# WES query for name change candidates.



## syncroy (Oct 22, 2017)

Hi,
I have a question related to WES.
I have my full name on all the education certificates . later I got the name change done via megistrate office and a copy of the same was sent to the gazzatte printing press . After this I got my passport done on the new name and all my employment letters has the new name .
Now when I am at WES , it ask for the name and I am in a confusion if I need to mention the name as per the certificates or the new name. 
Please advice


----------



## Auld Yin (Mar 10, 2009)

How would you expect WES to ensure the education certificates are for the same name as your application, if they are different?
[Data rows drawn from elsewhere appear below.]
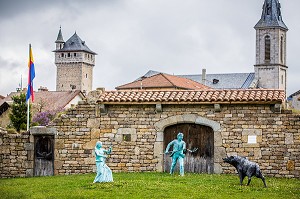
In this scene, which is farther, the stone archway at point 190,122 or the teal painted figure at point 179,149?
the stone archway at point 190,122

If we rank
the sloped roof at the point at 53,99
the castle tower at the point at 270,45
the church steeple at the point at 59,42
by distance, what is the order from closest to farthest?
the sloped roof at the point at 53,99, the castle tower at the point at 270,45, the church steeple at the point at 59,42

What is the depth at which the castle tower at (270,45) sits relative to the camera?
11281 centimetres

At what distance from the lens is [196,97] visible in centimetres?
2233

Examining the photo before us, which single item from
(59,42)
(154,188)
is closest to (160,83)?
(154,188)

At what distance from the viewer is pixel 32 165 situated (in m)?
23.2

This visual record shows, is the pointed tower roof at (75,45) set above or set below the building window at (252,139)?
above

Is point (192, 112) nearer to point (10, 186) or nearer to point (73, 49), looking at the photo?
point (10, 186)

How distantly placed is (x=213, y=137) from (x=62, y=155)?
5.09 m

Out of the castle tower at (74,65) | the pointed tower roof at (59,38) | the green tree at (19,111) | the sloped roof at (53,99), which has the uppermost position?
the pointed tower roof at (59,38)

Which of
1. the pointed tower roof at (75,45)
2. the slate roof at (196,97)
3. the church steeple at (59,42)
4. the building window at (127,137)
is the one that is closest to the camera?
the slate roof at (196,97)

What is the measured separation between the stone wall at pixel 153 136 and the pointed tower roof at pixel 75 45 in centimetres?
11881

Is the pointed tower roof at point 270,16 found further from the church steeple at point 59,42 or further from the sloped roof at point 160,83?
the church steeple at point 59,42

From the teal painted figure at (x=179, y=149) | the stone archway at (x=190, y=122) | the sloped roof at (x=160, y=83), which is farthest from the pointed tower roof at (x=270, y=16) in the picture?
the teal painted figure at (x=179, y=149)

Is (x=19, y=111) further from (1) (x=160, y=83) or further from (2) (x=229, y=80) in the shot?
(2) (x=229, y=80)
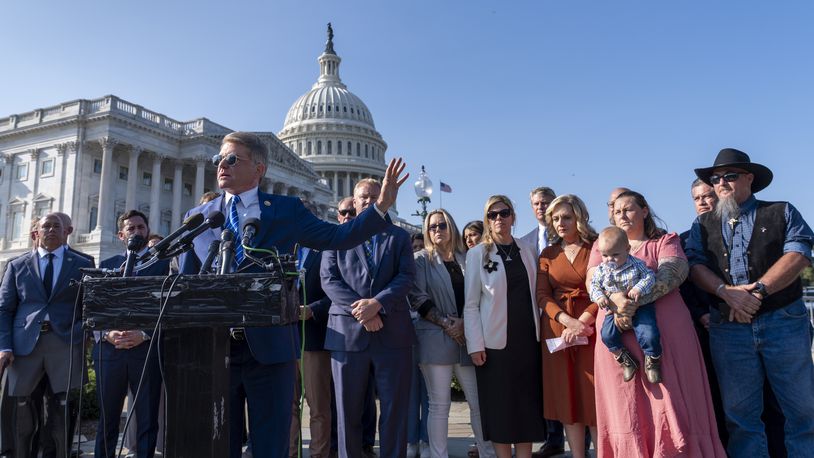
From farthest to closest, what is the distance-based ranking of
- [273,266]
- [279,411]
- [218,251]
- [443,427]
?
1. [443,427]
2. [279,411]
3. [218,251]
4. [273,266]

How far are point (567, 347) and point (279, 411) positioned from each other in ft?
7.85

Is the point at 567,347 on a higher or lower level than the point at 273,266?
lower

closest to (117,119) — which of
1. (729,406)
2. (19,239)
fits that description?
(19,239)

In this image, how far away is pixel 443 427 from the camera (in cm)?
486

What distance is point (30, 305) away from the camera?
17.0 feet

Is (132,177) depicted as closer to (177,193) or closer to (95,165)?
(95,165)

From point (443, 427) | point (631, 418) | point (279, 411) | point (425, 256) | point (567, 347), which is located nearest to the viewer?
point (279, 411)

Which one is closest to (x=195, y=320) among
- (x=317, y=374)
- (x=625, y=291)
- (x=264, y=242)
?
(x=264, y=242)

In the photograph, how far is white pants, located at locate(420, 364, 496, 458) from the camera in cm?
483

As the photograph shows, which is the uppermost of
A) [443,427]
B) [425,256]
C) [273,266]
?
[425,256]

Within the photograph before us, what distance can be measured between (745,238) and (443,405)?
8.74 ft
You need to provide WES excellent proof that certificates, different name and you are all one and the same person.


----------



## WestCoastCanadianGirl (Mar 17, 2012)

Why not ask WES directly?

None of us works for WES so we would only be guessing as to whether or not they'd accept the documents you're wanting to send.
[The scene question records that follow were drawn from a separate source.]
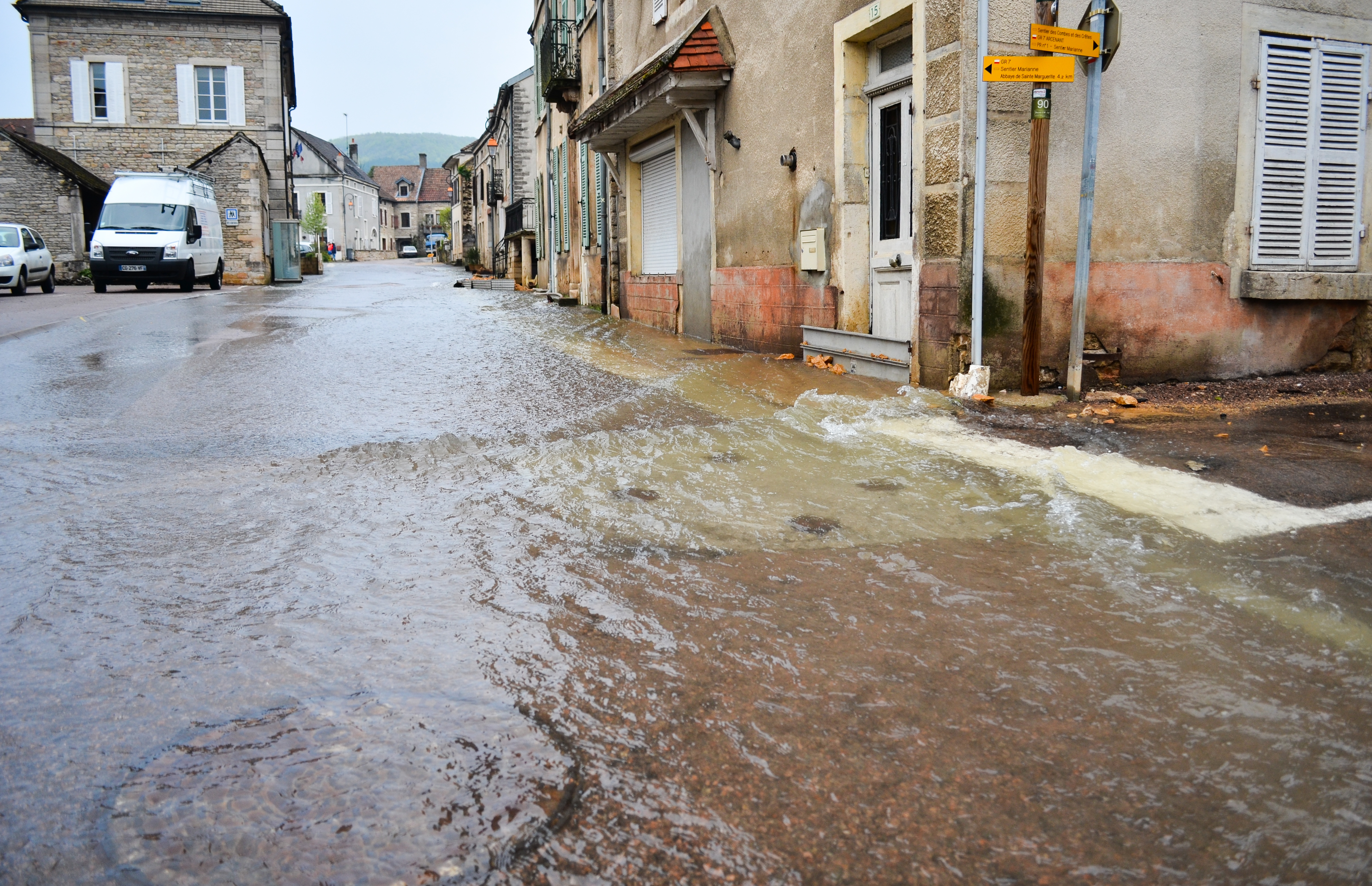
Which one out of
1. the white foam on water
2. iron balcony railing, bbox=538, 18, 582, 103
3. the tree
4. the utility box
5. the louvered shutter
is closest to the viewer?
the white foam on water

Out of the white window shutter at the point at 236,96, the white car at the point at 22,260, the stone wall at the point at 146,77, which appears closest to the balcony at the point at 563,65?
the white car at the point at 22,260

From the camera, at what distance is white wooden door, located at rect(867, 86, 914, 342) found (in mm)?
8078

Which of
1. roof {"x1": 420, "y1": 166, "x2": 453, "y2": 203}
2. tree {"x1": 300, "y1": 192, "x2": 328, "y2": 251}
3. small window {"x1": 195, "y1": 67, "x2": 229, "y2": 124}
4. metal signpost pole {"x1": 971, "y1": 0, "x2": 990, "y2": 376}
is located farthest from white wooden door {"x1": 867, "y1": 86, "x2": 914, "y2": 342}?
roof {"x1": 420, "y1": 166, "x2": 453, "y2": 203}

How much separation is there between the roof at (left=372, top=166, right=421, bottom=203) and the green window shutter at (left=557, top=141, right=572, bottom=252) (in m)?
79.0

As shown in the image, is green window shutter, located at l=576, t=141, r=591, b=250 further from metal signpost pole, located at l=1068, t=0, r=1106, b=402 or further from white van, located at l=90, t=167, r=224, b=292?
metal signpost pole, located at l=1068, t=0, r=1106, b=402

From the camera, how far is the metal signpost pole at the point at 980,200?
6.83 meters

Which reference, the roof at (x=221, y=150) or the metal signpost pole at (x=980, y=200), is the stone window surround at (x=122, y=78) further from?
the metal signpost pole at (x=980, y=200)

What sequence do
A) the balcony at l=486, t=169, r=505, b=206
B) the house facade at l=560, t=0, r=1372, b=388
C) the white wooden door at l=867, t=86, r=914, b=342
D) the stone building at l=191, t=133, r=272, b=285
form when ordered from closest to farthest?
1. the house facade at l=560, t=0, r=1372, b=388
2. the white wooden door at l=867, t=86, r=914, b=342
3. the stone building at l=191, t=133, r=272, b=285
4. the balcony at l=486, t=169, r=505, b=206

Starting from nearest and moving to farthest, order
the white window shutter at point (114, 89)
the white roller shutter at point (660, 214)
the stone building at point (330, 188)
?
the white roller shutter at point (660, 214) → the white window shutter at point (114, 89) → the stone building at point (330, 188)

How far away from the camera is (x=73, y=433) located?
554cm

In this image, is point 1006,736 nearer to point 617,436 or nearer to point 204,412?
point 617,436

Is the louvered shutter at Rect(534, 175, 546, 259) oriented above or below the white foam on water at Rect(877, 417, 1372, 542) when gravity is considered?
above

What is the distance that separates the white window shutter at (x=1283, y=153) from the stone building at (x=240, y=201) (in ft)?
90.3

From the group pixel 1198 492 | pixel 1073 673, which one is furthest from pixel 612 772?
pixel 1198 492
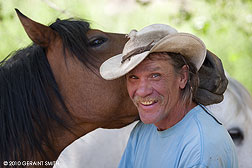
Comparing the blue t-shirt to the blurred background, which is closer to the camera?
the blue t-shirt

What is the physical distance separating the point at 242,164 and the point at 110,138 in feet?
4.02

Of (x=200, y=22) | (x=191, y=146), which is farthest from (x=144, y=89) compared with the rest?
(x=200, y=22)

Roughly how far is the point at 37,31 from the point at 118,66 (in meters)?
0.54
You're paying them a good deal of money to evaluate your qualifications so you should take advantage of asking them any manner of questions to ensure that your file isn't delayed because they don't have the correct information from you.


----------



## DiamondColors007 (Aug 10, 2010)

syncroy said:


> Hi,
> I have a question related to WES.
> I have my full name on all the education certificates . later I got the name change done via megistrate office and a copy of the same was sent to the gazzatte printing press . After this I got my passport done on the new name and all my employment letters has the new name .
> Now when I am at WES , it ask for the name and I am in a confusion if I need to mention the name as per the certificates or the new name.
> Please advice


 Talk to WES and IRCC as the latter will ask you to provide all your previous names when you apply for Visa. IRCC may advise you on how to deal with documents with your previous name.

Good luck!


----------



## sam2206 (Mar 7, 2017)

So many people change their name after marriage, but once you change your name, you need to stick to it. So when you fill up the application, etc. on WES - USE YOUR NEW NAME.. Otherwise your evaluation will be in the old name and that would be more difficult to explain to IRCC..
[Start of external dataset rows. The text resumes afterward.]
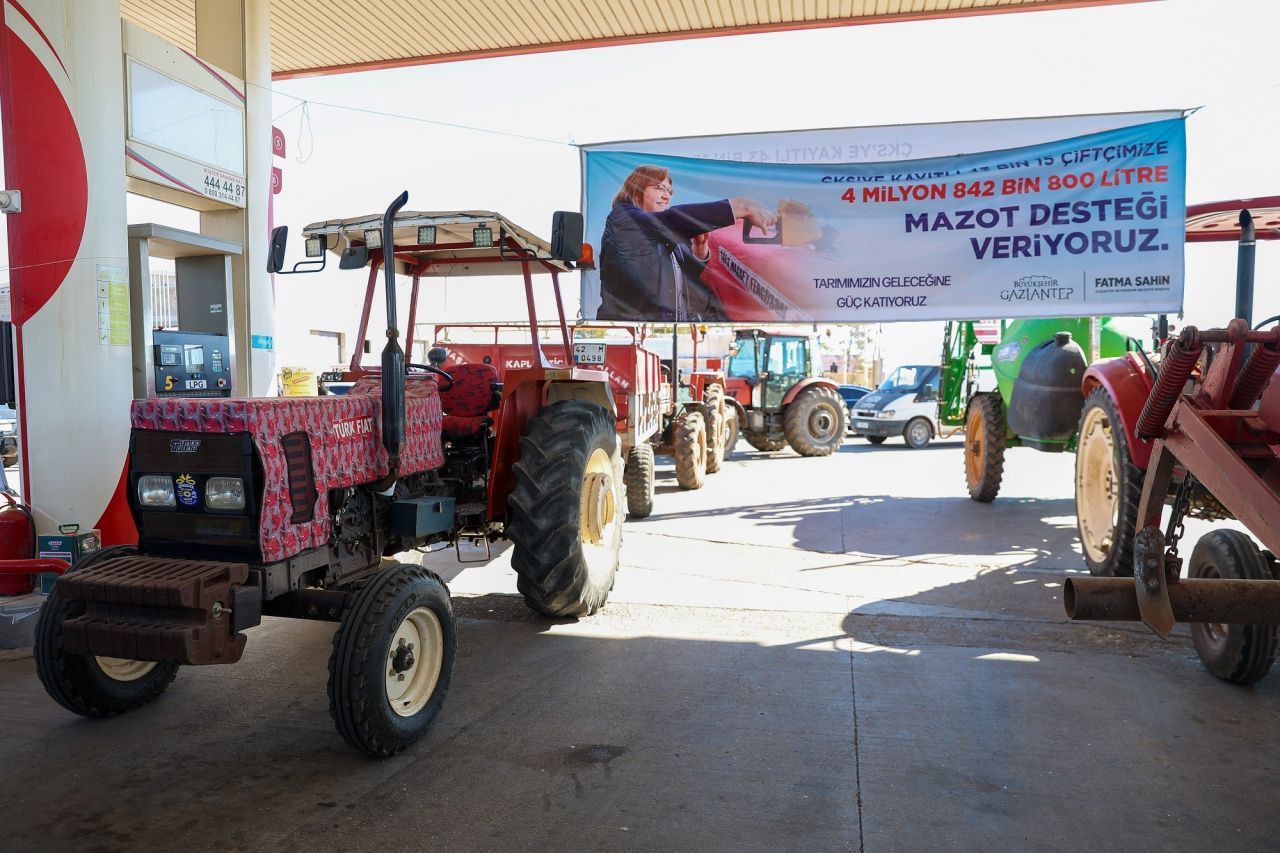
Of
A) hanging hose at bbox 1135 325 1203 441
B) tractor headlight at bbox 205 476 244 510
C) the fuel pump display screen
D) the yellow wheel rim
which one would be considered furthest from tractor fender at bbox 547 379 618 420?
the yellow wheel rim

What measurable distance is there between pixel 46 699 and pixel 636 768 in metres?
2.67

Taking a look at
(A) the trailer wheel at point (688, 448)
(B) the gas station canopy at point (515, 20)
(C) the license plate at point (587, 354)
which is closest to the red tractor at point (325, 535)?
(C) the license plate at point (587, 354)

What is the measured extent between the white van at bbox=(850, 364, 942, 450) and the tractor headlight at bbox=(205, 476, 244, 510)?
1609cm

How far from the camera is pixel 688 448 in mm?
10938

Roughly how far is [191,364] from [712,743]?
15.7 feet

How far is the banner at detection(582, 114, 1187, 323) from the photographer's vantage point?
24.6 ft

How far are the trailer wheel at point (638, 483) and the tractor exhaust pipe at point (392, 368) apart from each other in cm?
511

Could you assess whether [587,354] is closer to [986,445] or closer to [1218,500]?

My wife has all her education certificates in her maiden name, but she filled up the WES form with her married name and provided the adequate documentary proof of her name change (in her case, a copy of the marriage certificate, a copy of her old passport showing maiden name and new passport showing married name).. 

Name change is not that difficult to prove and most organizations understand that and dont create a problem, as long as you provide the correct documentary evidence..


----------



## keepa123 (Apr 25, 2018)

Helio everyone I have a question related to WES.

I have created an account on WES and send all the required documents to WES, they received it. but while creating account i made spelling mistake like ....instead of name Keepa, I wrote Keep..so how can i correct my name spelling....please, help me.


----------